8  Properties of OLS and Gauss-Markov

Why Should We Trust These Estimates?

Regression
OLS
Gauss-Markov
Author

Jake Anderson

Published

March 21, 2026

Modified

March 26, 2026

Abstract

Different samples give different OLS estimates. Is OLS systematically correct on average? How much does the slope bounce around? And is there a better linear estimator? This chapter answers all three questions: OLS is unbiased under SR1–SR2, its variance depends on noise, x-spread, and sample size, and the Gauss-Markov theorem proves OLS has the smallest variance among all linear unbiased estimators.

NotePrerequisites

You should be familiar with OLS estimation from Chapter 6 and the regression assumptions from Chapter 5.

8.1 Sampling Variation

We estimated \(b_2 = 10.21\) from 40 Australian households. If we surveyed a different group of 40 households, we would almost certainly get a different number. The estimate depends on the specific households in the sample. \(\implies\) \(b_2\) is a random variable with a distribution, a mean, and a variance.

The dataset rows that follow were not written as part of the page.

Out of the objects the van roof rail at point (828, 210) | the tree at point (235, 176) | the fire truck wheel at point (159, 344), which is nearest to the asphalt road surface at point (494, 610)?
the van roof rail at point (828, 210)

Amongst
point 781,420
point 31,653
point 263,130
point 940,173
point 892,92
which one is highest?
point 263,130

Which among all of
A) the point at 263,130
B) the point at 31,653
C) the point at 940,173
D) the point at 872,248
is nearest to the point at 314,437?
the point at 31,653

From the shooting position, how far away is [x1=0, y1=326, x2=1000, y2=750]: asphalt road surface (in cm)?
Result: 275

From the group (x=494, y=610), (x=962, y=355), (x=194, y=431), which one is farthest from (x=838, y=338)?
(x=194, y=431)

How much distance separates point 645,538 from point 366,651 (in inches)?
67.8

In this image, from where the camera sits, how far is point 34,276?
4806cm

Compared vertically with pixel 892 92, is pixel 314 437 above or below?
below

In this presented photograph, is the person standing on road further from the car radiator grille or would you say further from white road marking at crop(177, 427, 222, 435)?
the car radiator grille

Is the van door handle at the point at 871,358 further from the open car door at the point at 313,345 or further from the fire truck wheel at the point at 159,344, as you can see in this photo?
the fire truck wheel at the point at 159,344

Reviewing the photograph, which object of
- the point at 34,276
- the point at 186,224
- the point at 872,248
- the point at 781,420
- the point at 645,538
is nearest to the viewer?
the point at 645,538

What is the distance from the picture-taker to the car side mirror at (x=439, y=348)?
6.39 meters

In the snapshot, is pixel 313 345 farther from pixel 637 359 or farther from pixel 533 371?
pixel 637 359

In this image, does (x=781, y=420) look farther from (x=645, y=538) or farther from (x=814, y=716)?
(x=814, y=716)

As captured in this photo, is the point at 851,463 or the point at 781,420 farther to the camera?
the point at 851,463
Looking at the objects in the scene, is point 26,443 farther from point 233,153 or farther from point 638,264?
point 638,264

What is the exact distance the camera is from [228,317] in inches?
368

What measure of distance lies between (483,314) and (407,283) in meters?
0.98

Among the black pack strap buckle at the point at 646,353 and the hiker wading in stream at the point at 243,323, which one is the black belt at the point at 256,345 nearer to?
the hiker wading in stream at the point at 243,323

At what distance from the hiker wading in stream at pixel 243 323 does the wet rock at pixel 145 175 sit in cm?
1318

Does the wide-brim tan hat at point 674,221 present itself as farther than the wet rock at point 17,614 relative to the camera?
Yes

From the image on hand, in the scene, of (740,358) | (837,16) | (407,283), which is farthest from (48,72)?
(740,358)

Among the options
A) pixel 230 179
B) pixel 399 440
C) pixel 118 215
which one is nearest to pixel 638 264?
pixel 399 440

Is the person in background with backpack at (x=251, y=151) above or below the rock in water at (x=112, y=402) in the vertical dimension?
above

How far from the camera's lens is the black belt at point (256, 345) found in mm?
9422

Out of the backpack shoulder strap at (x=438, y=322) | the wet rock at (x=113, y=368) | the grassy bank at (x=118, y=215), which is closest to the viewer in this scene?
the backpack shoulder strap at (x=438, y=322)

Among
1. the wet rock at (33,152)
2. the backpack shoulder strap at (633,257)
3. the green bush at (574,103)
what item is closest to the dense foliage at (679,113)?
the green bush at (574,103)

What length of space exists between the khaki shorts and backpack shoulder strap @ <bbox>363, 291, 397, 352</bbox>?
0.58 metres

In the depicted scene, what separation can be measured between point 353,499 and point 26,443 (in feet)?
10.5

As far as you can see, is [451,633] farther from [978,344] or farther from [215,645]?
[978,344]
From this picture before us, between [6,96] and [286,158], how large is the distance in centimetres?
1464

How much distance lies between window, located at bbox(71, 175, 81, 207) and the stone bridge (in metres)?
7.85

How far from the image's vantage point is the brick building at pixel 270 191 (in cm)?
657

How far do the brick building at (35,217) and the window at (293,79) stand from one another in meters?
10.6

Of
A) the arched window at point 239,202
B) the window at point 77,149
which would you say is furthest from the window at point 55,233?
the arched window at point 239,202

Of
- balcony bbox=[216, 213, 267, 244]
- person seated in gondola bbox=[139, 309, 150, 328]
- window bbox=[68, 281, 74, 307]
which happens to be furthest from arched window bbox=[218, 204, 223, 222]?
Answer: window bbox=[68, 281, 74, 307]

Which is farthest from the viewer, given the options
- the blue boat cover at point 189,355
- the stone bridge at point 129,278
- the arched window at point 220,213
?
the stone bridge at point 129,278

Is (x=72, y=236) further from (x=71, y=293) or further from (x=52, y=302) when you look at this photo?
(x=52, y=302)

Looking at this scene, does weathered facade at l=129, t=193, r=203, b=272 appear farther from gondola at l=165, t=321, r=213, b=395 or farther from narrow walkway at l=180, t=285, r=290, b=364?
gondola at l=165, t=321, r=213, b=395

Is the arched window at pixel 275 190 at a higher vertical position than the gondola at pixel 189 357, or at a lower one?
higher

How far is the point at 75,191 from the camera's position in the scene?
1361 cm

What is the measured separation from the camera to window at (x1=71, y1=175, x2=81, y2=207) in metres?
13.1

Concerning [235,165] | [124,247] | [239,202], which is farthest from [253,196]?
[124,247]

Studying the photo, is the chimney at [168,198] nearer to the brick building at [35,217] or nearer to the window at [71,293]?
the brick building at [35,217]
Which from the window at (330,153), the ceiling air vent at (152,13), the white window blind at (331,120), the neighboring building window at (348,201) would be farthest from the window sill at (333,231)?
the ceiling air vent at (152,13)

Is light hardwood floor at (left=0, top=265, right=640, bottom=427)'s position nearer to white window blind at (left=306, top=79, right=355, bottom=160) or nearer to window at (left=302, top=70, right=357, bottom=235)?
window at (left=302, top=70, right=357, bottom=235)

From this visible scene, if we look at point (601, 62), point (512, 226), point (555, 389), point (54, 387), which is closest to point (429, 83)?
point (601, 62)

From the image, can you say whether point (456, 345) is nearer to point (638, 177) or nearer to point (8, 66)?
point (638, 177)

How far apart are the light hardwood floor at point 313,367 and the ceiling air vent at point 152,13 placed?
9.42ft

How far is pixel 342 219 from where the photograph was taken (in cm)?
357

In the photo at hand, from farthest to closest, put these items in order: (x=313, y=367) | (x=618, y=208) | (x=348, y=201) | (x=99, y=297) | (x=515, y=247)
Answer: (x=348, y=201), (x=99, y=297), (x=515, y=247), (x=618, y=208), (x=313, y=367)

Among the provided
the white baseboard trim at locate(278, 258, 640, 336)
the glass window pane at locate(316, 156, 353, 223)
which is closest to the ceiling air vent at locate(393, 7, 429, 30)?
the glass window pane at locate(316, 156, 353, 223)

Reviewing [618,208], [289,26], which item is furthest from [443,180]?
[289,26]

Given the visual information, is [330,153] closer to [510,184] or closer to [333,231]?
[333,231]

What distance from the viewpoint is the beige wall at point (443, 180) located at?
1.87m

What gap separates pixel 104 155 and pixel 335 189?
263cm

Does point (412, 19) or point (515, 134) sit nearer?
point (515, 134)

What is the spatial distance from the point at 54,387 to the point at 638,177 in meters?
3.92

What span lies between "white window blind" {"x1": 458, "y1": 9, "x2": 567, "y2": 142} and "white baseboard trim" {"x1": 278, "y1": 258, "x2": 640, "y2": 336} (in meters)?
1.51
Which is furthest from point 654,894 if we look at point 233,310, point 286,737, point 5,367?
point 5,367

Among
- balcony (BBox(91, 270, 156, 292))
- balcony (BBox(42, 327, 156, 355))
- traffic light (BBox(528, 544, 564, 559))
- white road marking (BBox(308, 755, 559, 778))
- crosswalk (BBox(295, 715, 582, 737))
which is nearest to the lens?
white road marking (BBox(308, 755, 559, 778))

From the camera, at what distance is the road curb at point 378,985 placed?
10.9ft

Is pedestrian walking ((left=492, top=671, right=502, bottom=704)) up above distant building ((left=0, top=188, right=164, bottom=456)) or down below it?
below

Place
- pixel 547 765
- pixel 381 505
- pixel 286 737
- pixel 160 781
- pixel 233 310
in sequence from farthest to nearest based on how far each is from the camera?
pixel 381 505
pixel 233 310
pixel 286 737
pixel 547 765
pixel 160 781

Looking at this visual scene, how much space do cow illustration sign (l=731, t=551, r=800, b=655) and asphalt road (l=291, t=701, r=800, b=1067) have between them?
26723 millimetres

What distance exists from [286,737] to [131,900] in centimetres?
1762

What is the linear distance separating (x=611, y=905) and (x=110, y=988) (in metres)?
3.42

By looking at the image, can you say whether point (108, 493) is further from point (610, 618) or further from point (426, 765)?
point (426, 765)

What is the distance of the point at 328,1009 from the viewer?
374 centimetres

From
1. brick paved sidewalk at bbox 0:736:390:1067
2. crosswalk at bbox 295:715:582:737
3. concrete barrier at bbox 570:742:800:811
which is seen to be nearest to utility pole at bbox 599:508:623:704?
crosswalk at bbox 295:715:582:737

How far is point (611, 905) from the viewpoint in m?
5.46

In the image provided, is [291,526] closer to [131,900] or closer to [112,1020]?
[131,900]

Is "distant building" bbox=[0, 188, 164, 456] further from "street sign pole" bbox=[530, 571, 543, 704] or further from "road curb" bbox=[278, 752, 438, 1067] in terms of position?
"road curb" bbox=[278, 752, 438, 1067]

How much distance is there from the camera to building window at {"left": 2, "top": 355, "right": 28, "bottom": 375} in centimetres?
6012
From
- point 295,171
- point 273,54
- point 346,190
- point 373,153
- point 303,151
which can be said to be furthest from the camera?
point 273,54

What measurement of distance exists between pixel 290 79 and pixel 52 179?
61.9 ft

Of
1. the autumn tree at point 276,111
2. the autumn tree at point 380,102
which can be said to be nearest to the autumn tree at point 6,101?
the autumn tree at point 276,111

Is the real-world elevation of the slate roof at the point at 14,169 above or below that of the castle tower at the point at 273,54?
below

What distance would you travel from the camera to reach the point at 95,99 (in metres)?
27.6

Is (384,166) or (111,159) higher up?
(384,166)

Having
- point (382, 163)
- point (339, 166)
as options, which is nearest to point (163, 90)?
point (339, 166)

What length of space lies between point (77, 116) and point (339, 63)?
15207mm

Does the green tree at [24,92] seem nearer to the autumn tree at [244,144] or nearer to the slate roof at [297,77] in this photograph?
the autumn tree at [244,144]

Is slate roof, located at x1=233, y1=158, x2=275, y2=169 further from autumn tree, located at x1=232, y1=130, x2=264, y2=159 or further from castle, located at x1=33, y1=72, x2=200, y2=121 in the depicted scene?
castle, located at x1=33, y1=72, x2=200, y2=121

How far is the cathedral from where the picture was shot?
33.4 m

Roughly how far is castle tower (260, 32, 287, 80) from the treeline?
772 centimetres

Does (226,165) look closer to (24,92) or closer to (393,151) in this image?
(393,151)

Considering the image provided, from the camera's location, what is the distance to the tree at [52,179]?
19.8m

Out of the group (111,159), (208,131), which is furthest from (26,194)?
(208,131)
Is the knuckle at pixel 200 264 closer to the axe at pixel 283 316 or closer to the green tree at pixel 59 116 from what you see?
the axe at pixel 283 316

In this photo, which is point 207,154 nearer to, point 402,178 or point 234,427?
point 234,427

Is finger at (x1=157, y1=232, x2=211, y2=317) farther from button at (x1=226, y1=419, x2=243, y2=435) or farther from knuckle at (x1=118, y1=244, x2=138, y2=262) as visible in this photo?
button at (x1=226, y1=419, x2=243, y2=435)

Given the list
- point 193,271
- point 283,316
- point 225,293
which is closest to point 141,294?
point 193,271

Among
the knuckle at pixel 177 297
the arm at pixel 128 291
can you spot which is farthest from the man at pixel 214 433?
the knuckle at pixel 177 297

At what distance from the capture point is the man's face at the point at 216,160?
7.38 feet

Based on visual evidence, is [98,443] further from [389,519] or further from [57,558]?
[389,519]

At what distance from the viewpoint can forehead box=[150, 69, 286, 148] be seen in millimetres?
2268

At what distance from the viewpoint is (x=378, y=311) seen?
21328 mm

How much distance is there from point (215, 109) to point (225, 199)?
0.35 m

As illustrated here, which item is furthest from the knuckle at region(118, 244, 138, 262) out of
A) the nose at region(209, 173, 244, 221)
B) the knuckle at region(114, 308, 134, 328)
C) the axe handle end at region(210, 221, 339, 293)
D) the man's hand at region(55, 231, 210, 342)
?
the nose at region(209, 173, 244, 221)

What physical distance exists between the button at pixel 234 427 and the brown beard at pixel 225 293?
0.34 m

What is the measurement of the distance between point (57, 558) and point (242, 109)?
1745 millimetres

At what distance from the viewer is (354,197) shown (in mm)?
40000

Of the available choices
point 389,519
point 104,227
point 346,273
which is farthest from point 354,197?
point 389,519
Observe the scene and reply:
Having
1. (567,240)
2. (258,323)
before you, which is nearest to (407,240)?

8.2 \(b_2\) as a Weighted Sum

To study the properties of \(b_2\), rewrite it in a form where we can take expectations. Define weights \(w_i = (x_i - \bar{x}) / \sum(x_j - \bar{x})^2\), which depend only on the \(x\)-values (treated as fixed). Then \(b_2 = \sum w_i y_i\): a weighted sum of the \(y_i\) values. This makes \(b_2\) a linear estimator. The weights satisfy two properties: \(\sum w_i = 0\) and \(\sum w_i x_i = 1\).

Linear estimator: \(b_2 = \sum w_i y_i\) is a linear function of the data. The weights \(w_i\) depend on the \(x\)-values, which are treated as fixed. All the randomness in \(b_2\) comes from the \(y_i\)’s (and therefore the \(e_i\)’s).

Substituting the model \(y_i = \beta_1 + \beta_2 x_i + e_i\) into \(b_2 = \sum w_i y_i\) and using the weight properties:

\[ b_2 = \beta_2 + \sum_{i=1}^{N} w_i e_i \tag{8.1}\]

The estimator equals the true parameter plus a weighted sum of random errors. All the randomness in \(b_2\) comes from the \(e_i\)’s.

8.3 Unbiasedness: \(E(b_2) = \beta_2\)

Take the expected value of Equation 8.1:

Theorem 8.1 (Unbiasedness of OLS) \[ E(b_2) = \beta_2 + \sum_{i=1}^{N} w_i \, E(e_i) = \beta_2 + 0 = \beta_2 \tag{8.2}\]

Under SR1 and SR2, the OLS slope estimator is unbiased: on average, across all possible samples, \(b_2\) hits the true slope \(\beta_2\).

The last step uses SR2: \(E(e_i) = 0\) for every \(i\). The same argument shows \(E(b_1) = \beta_1\).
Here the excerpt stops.